Discurso no Senado Federal

PREOCUPAÇÕES E QUESTIONAMENTOS CONCERNENTES AO SISTEMA EDUCACIONAL BRASILEIRO. COMENTANDO AS MUDANÇAS NA ESTRUTURA CURRICULAR ANUNCIADA PELO MINISTERIO DA EDUCAÇÃO. PROJETO DE LEI DO SENADO 201/96, DE SUA AUTORIA, QUE INSTITUI A BOLSA-CIDADÃO.

Autor
Renan Calheiros (PMDB - Movimento Democrático Brasileiro/AL)
Nome completo: José Renan Vasconcelos Calheiros
Casa
Senado Federal
Tipo
Discurso
Resumo por assunto
EDUCAÇÃO.:
  • PREOCUPAÇÕES E QUESTIONAMENTOS CONCERNENTES AO SISTEMA EDUCACIONAL BRASILEIRO. COMENTANDO AS MUDANÇAS NA ESTRUTURA CURRICULAR ANUNCIADA PELO MINISTERIO DA EDUCAÇÃO. PROJETO DE LEI DO SENADO 201/96, DE SUA AUTORIA, QUE INSTITUI A BOLSA-CIDADÃO.
Publicação
Publicação no DSF de 22/08/1997 - Página 17078
Assunto
Outros > EDUCAÇÃO.
Indexação
  • INFERIORIDADE, INDICE, BRASIL, AVALIAÇÃO, EDUCAÇÃO, RELATORIO, PROJETO DAS NAÇÕES UNIDAS PARA O DESENVOLVIMENTO (PNUD), DESENVOLVIMENTO, HOMEM, GRAVIDADE, SITUAÇÃO, REGIÃO NORDESTE.
  • ANALISE, PROVIDENCIA, GOVERNO, AMBITO, EDUCAÇÃO, DEFESA, PRIORIDADE, VALORIZAÇÃO, PROFESSOR, COMPARAÇÃO, INVESTIMENTO, INFORMATICA.
  • COMENTARIO, PESQUISA, EDUCAÇÃO, MUNDO, ANALISE, SUGESTÃO, MELHORIA, METODOLOGIA, ENSINO.
  • COMENTARIO, ALTERAÇÃO, ESTRUTURAÇÃO, CURRICULO, ENSINO DE SEGUNDO GRAU, OBJETIVO, CONTINUAÇÃO, ENSINO SUPERIOR, NECESSIDADE, ATENÇÃO, ALUNO, INGRESSO, MERCADO DE TRABALHO.
  • DEFESA, IMPLEMENTAÇÃO, PROGRAMA, RENDA MINIMA, POPULAÇÃO CARENTE, VINCULAÇÃO, ASSIDUIDADE, MENOR, ESCOLA PUBLICA, PARTICIPAÇÃO, PROJETO, COMUNIDADE, TREINAMENTO, MÃO DE OBRA.

# Aplicação da leitura
(a) Copie da ficha do discurso no Senado o trecho que começa nas palavras "Discurso no Senado" e termina depois de "Movimento Democrático Brasileiro/AL)".
(b) De acordo com a ficha do discurso no Senado, qual projeto de lei, de autoria do orador, institui a Bolsa-Cidadão?

# Dados fornecidos
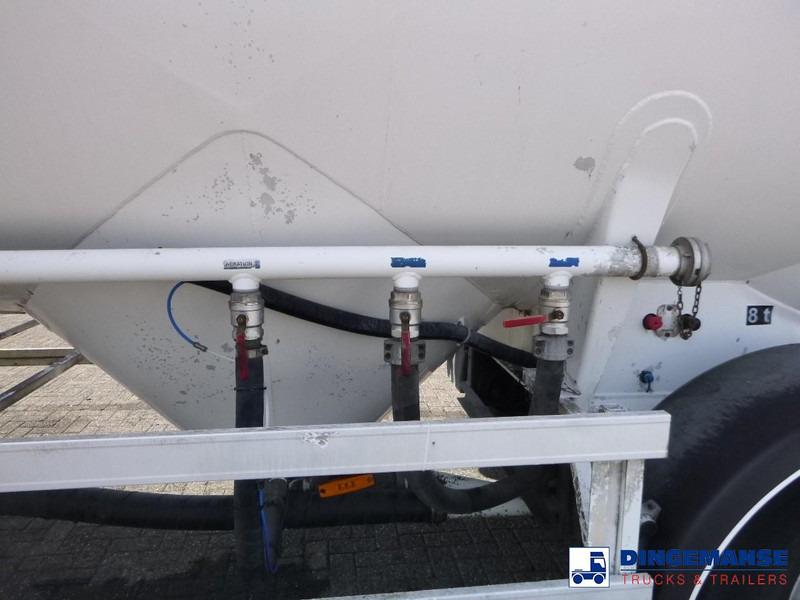 Heil / ZVVZ Powder tank alu 40 m3 / 1 comp - Semirremolque cisterna: foto 5 Heil / ZVVZ Powder tank alu 40 m3 / 1 comp - Semirremolque cisterna: foto 5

# Respostas
(a)
Discurso no Senado Federal

PREOCUPAÇÕES E QUESTIONAMENTOS CONCERNENTES AO SISTEMA EDUCACIONAL BRASILEIRO. COMENTANDO AS MUDANÇAS NA ESTRUTURA CURRICULAR ANUNCIADA PELO MINISTERIO DA EDUCAÇÃO. PROJETO DE LEI DO SENADO 201/96, DE SUA AUTORIA, QUE INSTITUI A BOLSA-CIDADÃO.

Autor
Renan Calheiros (PMDB - Movimento Democrático Brasileiro/AL)

(b) O Projeto de Lei do Senado 201/96.